╭──
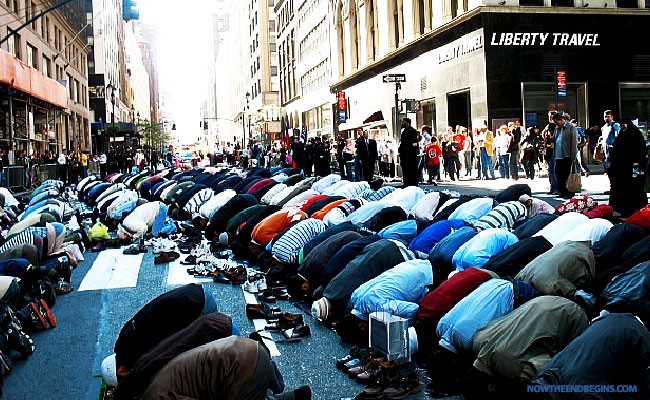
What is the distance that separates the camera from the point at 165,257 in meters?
11.3

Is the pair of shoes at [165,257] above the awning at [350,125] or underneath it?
underneath

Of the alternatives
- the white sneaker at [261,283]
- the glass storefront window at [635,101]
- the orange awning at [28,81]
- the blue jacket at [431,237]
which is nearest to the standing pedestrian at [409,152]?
the white sneaker at [261,283]

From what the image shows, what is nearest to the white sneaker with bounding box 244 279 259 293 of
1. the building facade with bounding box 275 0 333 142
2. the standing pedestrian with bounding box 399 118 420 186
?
the standing pedestrian with bounding box 399 118 420 186

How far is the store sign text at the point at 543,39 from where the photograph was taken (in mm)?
28750

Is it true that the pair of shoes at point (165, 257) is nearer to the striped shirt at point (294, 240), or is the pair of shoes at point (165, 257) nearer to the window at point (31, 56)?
the striped shirt at point (294, 240)

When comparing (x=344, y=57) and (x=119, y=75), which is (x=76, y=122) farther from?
(x=119, y=75)

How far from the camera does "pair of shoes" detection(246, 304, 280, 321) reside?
24.8ft

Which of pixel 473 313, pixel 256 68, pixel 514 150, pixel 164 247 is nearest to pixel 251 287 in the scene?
pixel 164 247

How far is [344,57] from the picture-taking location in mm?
51375

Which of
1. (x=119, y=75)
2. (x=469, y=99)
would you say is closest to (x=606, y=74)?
(x=469, y=99)

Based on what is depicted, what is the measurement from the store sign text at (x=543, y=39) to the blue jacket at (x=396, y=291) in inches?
948

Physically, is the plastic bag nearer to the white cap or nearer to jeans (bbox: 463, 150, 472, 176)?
the white cap

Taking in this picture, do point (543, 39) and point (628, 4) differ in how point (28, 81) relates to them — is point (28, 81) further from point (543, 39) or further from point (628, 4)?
point (628, 4)

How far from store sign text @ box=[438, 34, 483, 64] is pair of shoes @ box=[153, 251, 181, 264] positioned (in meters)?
21.0
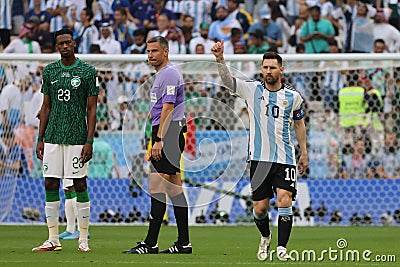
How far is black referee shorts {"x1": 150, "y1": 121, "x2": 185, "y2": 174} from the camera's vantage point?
31.2 feet

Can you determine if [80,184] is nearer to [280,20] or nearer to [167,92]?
[167,92]

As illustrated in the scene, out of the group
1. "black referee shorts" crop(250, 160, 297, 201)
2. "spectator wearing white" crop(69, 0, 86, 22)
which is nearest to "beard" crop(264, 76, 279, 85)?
"black referee shorts" crop(250, 160, 297, 201)

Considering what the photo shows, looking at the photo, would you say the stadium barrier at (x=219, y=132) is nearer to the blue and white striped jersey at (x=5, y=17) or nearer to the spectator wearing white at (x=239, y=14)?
the spectator wearing white at (x=239, y=14)

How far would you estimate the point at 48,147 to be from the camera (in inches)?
387

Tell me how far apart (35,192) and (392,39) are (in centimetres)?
821

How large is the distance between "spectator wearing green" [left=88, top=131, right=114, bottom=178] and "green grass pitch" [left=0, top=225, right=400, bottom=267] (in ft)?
3.76

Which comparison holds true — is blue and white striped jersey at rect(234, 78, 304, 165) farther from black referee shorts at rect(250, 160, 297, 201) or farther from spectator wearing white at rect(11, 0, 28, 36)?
spectator wearing white at rect(11, 0, 28, 36)

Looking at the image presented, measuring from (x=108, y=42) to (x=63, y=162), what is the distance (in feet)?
34.6

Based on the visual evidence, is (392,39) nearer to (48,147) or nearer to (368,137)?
(368,137)

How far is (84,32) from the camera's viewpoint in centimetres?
2053

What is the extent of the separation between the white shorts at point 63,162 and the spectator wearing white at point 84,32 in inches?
413

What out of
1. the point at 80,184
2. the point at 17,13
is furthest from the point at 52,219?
the point at 17,13

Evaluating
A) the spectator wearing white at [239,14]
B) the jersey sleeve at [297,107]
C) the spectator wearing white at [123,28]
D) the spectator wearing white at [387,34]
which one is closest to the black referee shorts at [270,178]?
the jersey sleeve at [297,107]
╰──
## Exercise goal
Render every line of the items above as a JSON list of strings, one string per line, with blank lines skipped and the pictures left out.

## Output below
[
  "What is the distance that separates the camera from the point at 165,257 in meters?",
  "11.3",
  "Is the pair of shoes at [165,257] above the awning at [350,125] or underneath it?",
  "underneath",
  "Of the alternatives",
  "- the white sneaker at [261,283]",
  "- the glass storefront window at [635,101]",
  "- the orange awning at [28,81]",
  "- the blue jacket at [431,237]",
  "which is nearest to the standing pedestrian at [409,152]?",
  "the white sneaker at [261,283]",
  "From what the image shows, what is nearest to the white sneaker with bounding box 244 279 259 293 of",
  "1. the building facade with bounding box 275 0 333 142",
  "2. the standing pedestrian with bounding box 399 118 420 186",
  "?",
  "the standing pedestrian with bounding box 399 118 420 186",
  "How far is the store sign text at the point at 543,39 from where the photograph was taken (in mm)?",
  "28750",
  "Is it true that the pair of shoes at point (165, 257) is nearer to the striped shirt at point (294, 240), or is the pair of shoes at point (165, 257) nearer to the window at point (31, 56)?",
  "the striped shirt at point (294, 240)",
  "When comparing (x=344, y=57) and (x=119, y=75), which is (x=76, y=122) farther from?",
  "(x=119, y=75)",
  "How far from the camera does \"pair of shoes\" detection(246, 304, 280, 321) reside?",
  "24.8ft",
  "Which of pixel 473 313, pixel 256 68, pixel 514 150, pixel 164 247 is nearest to pixel 251 287 in the scene?",
  "pixel 164 247",
  "How far is [344,57] from the picture-taking location in mm?",
  "51375",
  "Which of",
  "1. (x=119, y=75)",
  "2. (x=469, y=99)",
  "would you say is closest to (x=606, y=74)?",
  "(x=469, y=99)",
  "Based on what is depicted, what is the measurement from the store sign text at (x=543, y=39) to the blue jacket at (x=396, y=291) in inches?",
  "948",
  "Physically, is the plastic bag nearer to the white cap or nearer to jeans (bbox: 463, 150, 472, 176)?",
  "the white cap",
  "Taking in this picture, do point (543, 39) and point (628, 4) differ in how point (28, 81) relates to them — is point (28, 81) further from point (543, 39) or further from point (628, 4)?",
  "point (628, 4)",
  "How far from store sign text @ box=[438, 34, 483, 64] is pair of shoes @ box=[153, 251, 181, 264] positioned (in meters)?",
  "21.0",
  "How far is black referee shorts {\"x1\": 150, \"y1\": 121, \"x2\": 185, \"y2\": 174} from the camera's vantage point?",
  "31.2 feet",
  "Can you determine if [80,184] is nearer to [280,20] or nearer to [167,92]?",
  "[167,92]",
  "As illustrated in the scene, out of the group",
  "1. \"black referee shorts\" crop(250, 160, 297, 201)",
  "2. \"spectator wearing white\" crop(69, 0, 86, 22)",
  "which is nearest to \"beard\" crop(264, 76, 279, 85)?",
  "\"black referee shorts\" crop(250, 160, 297, 201)",
  "Considering what the photo shows, looking at the photo, would you say the stadium barrier at (x=219, y=132) is nearer to the blue and white striped jersey at (x=5, y=17) or nearer to the spectator wearing white at (x=239, y=14)?",
  "the spectator wearing white at (x=239, y=14)",
  "How far would you estimate the point at 48,147 to be from the camera (in inches)?",
  "387",
  "Tell me how far apart (35,192) and (392,39) are (in centimetres)?",
  "821",
  "How large is the distance between \"spectator wearing green\" [left=88, top=131, right=114, bottom=178] and \"green grass pitch\" [left=0, top=225, right=400, bottom=267] (in ft)?",
  "3.76",
  "Which comparison holds true — is blue and white striped jersey at rect(234, 78, 304, 165) farther from black referee shorts at rect(250, 160, 297, 201) or farther from spectator wearing white at rect(11, 0, 28, 36)?",
  "spectator wearing white at rect(11, 0, 28, 36)",
  "Looking at the image presented, measuring from (x=108, y=42) to (x=63, y=162), what is the distance (in feet)?",
  "34.6",
  "Based on the visual evidence, is (392,39) nearer to (48,147) or nearer to (368,137)?",
  "(368,137)",
  "How far is (84,32) from the camera's viewpoint in centimetres?",
  "2053",
  "What is the extent of the separation between the white shorts at point 63,162 and the spectator wearing white at point 84,32 in inches?",
  "413",
  "What out of",
  "1. the point at 80,184",
  "2. the point at 17,13",
  "is furthest from the point at 52,219?",
  "the point at 17,13",
  "Evaluating",
  "A) the spectator wearing white at [239,14]",
  "B) the jersey sleeve at [297,107]",
  "C) the spectator wearing white at [123,28]",
  "D) the spectator wearing white at [387,34]",
  "which one is closest to the black referee shorts at [270,178]?",
  "the jersey sleeve at [297,107]"
]